Солдат колебался долю секунды.
– Рвану отсюда.
У меня создалось впечатление, что здесь, как и повсюду, люди считают войну законченной.
В Гейдельберге, в управлении по вооружению Баденского и Вюртембергского регионов, лежали приказы баденского гауляйтера Вагнера о разрушении водопроводных и газовых сетей в моем родном городе и всех других городах Бадена, но мы нашли простой способ воспрепятствовать исполнению этих приказов. Мы скопировали приказы, но бросили письма в почтовые ящики городка, который вот– вот должны были занять вражеские войска.
Американцы уже взяли Мангейм, находившийся всего в 20 километрах от Гейдельберга, и медленно приближались. После ночного совещания с бургомистром Гейдельберга Найнхаузом я решил оказать последнюю услугу родному городу: в письме генералу СС Хауссеру, знакомому мне по работе в Сааре, я попросил объявить Гейдельберг открытым городом и сдать его без боя. На рассвете я прощался с родителями. В последние проведенные со мной часы они проявили то же жуткое спокойствие, что и весь страдающий народ. Пока я садился в машину, родители стояли на пороге нашего дома. Отец вдруг быстро подошел к машине, в последний раз пожал мне руку и молча посмотрел мне в глаза. Мы чувствовали, что никогда больше не увидим друг друга.
····················
* **Задача для решения**
Кому в отрывке выше адресовано письмо с просьбой объявить Гейдельберг открытым городом и сдать его без боя?

* **Перечень данных**
····················
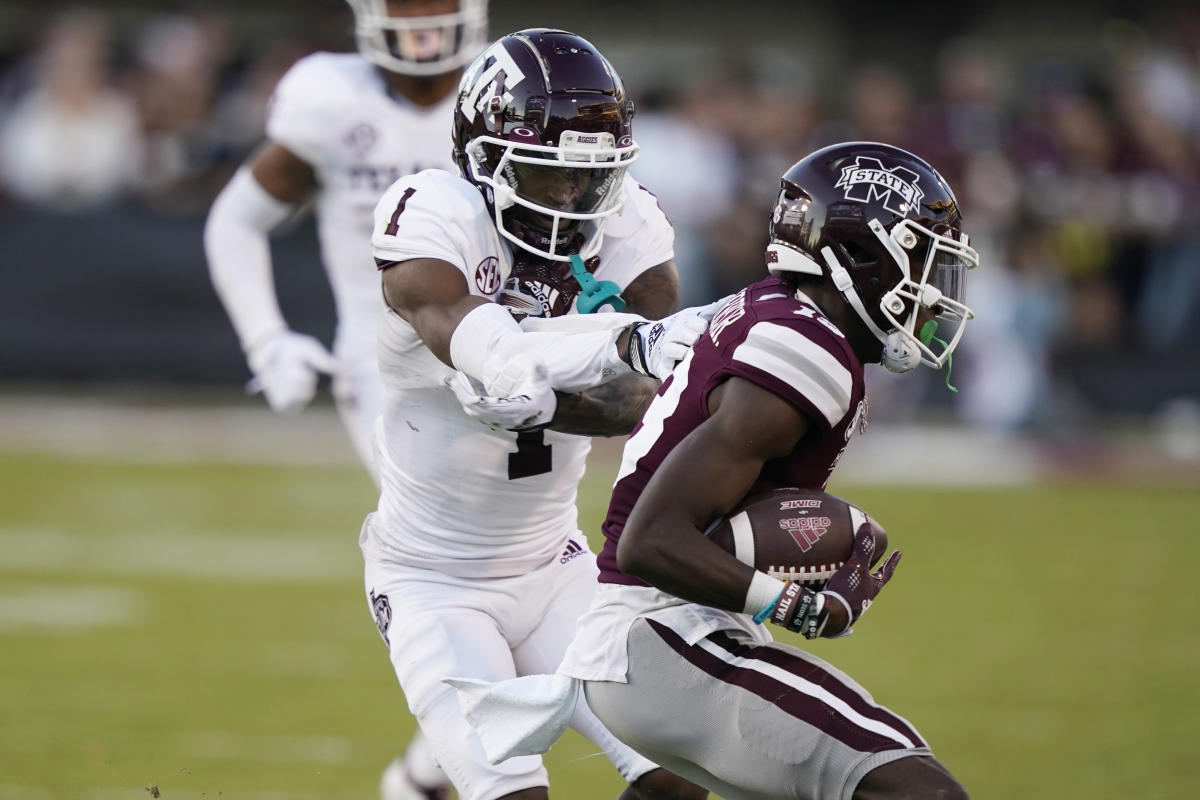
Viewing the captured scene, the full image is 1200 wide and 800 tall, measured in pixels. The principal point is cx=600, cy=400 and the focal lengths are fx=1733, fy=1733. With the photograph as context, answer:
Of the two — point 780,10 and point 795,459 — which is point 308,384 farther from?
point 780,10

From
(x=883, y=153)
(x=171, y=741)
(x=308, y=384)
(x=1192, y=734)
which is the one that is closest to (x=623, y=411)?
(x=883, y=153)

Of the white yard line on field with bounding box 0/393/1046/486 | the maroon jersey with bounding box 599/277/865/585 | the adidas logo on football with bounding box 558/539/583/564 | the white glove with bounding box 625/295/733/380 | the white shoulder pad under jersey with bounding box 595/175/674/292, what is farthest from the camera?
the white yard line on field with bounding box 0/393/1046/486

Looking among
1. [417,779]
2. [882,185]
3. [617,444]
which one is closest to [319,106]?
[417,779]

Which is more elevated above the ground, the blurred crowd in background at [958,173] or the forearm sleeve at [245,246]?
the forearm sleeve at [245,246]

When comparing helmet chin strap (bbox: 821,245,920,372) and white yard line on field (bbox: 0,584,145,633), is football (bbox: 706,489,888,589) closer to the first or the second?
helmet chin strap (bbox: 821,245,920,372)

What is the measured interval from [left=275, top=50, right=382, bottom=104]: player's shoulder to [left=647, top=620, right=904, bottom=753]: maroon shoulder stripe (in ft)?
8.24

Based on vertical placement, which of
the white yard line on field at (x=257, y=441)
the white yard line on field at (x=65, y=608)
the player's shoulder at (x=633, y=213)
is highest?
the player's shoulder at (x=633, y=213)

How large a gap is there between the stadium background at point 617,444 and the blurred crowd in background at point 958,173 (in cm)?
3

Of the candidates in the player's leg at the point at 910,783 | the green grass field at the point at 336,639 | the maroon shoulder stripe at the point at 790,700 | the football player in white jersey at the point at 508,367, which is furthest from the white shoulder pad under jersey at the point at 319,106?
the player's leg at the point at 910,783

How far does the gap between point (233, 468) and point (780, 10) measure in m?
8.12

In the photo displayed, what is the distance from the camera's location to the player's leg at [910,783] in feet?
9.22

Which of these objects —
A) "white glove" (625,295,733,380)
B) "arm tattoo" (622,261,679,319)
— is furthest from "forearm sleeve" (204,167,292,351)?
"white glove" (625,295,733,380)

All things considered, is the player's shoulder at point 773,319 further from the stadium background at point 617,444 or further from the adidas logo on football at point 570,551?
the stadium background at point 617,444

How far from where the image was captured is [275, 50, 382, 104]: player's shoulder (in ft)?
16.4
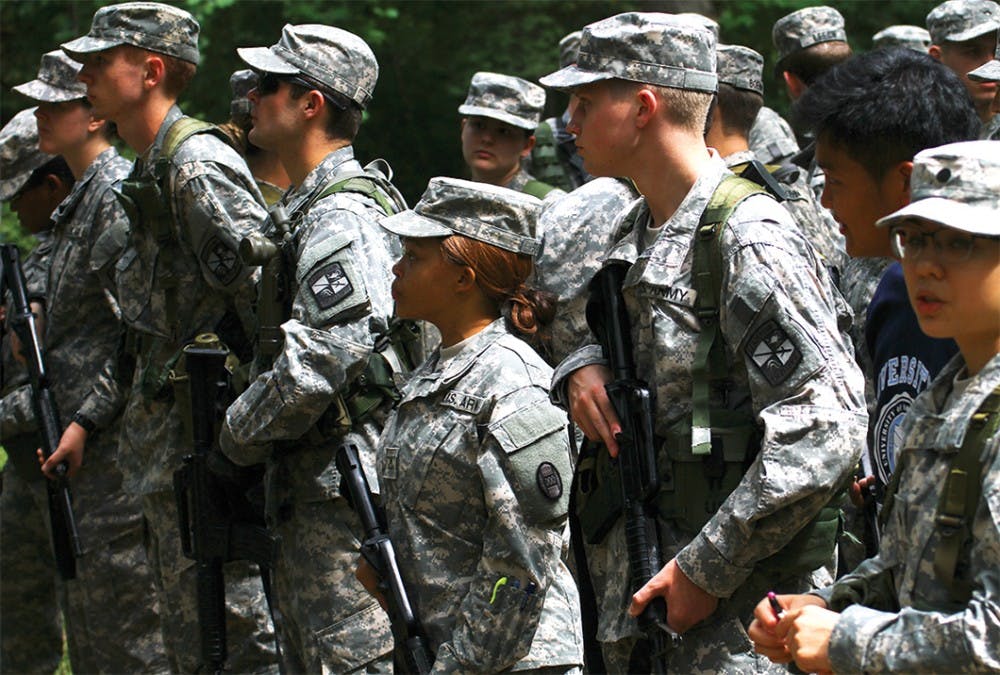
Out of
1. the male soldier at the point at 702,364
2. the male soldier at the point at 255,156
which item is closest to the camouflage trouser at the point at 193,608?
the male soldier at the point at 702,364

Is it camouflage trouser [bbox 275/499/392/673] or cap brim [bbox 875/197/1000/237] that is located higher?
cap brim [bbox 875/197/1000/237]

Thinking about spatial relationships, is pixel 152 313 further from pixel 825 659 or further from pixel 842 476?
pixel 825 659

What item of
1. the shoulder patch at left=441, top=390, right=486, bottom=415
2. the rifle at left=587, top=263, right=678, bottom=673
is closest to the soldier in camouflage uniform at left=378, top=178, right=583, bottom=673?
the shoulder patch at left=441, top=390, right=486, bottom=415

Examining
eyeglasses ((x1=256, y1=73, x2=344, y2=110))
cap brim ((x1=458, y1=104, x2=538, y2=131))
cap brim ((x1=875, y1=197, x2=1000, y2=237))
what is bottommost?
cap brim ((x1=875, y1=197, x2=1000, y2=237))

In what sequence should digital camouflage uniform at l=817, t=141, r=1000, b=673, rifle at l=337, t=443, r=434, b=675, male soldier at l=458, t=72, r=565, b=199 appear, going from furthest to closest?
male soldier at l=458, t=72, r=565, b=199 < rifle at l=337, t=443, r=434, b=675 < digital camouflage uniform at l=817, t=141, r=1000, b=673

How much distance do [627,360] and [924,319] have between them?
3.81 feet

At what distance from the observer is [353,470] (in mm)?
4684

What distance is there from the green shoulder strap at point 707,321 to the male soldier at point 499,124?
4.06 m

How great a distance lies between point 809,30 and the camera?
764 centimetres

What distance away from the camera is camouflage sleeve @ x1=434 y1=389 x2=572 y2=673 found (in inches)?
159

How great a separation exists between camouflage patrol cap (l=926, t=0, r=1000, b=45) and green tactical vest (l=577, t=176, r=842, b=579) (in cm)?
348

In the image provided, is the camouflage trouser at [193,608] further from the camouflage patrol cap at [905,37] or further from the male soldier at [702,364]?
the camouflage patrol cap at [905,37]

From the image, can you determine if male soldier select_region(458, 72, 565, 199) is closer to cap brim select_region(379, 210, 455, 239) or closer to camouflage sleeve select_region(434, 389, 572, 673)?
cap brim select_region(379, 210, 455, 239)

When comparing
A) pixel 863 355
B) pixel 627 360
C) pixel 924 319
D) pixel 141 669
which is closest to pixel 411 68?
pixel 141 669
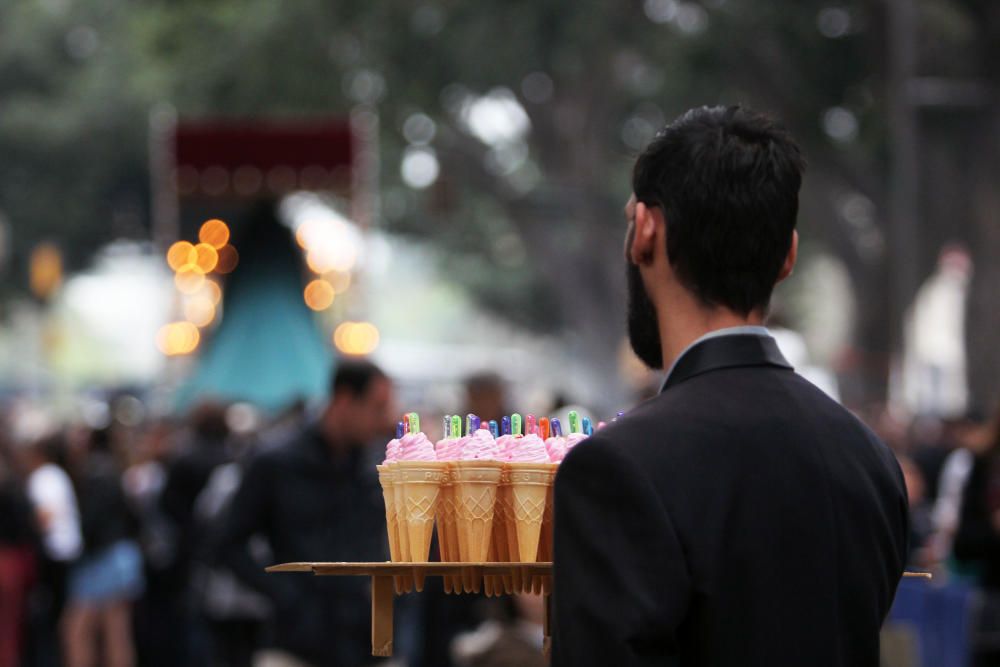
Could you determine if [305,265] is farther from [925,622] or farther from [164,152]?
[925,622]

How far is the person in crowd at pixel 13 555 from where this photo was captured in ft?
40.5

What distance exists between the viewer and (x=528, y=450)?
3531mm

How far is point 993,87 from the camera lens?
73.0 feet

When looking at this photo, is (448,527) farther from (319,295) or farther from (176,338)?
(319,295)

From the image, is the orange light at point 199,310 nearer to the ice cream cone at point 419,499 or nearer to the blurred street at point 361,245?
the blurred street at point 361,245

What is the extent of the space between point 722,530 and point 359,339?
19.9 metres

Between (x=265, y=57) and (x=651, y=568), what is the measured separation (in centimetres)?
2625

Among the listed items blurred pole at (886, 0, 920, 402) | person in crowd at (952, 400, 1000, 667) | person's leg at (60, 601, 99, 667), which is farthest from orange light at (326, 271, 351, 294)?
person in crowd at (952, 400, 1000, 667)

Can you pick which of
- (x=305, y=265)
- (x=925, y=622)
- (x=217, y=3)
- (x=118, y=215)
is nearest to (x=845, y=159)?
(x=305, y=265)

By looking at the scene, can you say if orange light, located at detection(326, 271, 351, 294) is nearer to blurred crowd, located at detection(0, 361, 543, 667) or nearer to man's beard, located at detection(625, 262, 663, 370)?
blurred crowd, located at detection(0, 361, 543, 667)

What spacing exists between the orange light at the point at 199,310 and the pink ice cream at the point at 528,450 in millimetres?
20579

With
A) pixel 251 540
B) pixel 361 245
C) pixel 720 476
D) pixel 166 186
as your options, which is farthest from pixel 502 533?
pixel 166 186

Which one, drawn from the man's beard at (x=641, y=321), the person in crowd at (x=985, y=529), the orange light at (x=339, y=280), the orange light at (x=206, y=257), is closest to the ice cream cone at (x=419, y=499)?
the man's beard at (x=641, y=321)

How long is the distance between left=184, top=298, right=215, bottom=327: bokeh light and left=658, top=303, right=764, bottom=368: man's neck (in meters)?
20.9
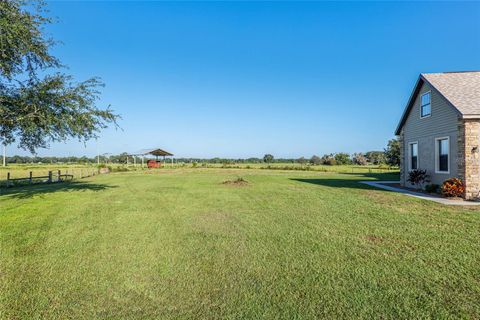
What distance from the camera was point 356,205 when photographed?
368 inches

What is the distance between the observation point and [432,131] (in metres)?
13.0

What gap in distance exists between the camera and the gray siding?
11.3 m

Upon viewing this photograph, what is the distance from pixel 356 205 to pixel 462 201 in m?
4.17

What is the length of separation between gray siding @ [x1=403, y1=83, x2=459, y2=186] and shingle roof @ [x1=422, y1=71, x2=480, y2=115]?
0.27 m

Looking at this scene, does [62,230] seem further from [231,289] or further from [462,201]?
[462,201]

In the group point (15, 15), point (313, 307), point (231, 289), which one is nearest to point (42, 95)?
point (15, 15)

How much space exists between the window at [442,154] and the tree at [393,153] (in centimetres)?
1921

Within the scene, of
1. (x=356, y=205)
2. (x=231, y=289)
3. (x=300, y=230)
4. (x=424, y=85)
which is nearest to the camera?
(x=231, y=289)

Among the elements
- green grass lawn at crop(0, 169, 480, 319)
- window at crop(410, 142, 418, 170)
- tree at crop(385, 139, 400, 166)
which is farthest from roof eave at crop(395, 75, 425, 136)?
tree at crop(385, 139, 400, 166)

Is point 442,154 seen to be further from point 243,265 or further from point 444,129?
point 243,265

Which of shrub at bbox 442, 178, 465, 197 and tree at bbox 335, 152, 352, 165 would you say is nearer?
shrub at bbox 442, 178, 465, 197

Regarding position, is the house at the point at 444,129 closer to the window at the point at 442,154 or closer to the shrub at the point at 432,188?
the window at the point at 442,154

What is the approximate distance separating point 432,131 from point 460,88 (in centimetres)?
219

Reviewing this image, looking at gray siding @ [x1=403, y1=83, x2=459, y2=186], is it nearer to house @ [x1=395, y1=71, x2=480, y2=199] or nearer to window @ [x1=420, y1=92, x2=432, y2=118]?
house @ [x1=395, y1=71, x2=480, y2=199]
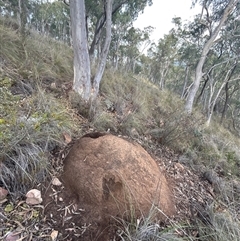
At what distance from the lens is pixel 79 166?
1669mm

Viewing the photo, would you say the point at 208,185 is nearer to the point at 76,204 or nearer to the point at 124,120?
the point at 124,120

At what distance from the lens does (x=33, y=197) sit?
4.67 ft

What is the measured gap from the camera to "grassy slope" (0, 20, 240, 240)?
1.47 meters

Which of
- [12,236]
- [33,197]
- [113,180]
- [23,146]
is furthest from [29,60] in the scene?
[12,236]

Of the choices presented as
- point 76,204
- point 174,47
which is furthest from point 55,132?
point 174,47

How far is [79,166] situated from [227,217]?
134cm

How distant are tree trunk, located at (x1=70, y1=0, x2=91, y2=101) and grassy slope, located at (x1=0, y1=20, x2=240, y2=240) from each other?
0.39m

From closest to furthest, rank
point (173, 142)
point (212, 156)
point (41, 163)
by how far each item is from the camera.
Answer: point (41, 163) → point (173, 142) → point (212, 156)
····················
* **Итоговый ответ**
Генералу СС Хауссеру.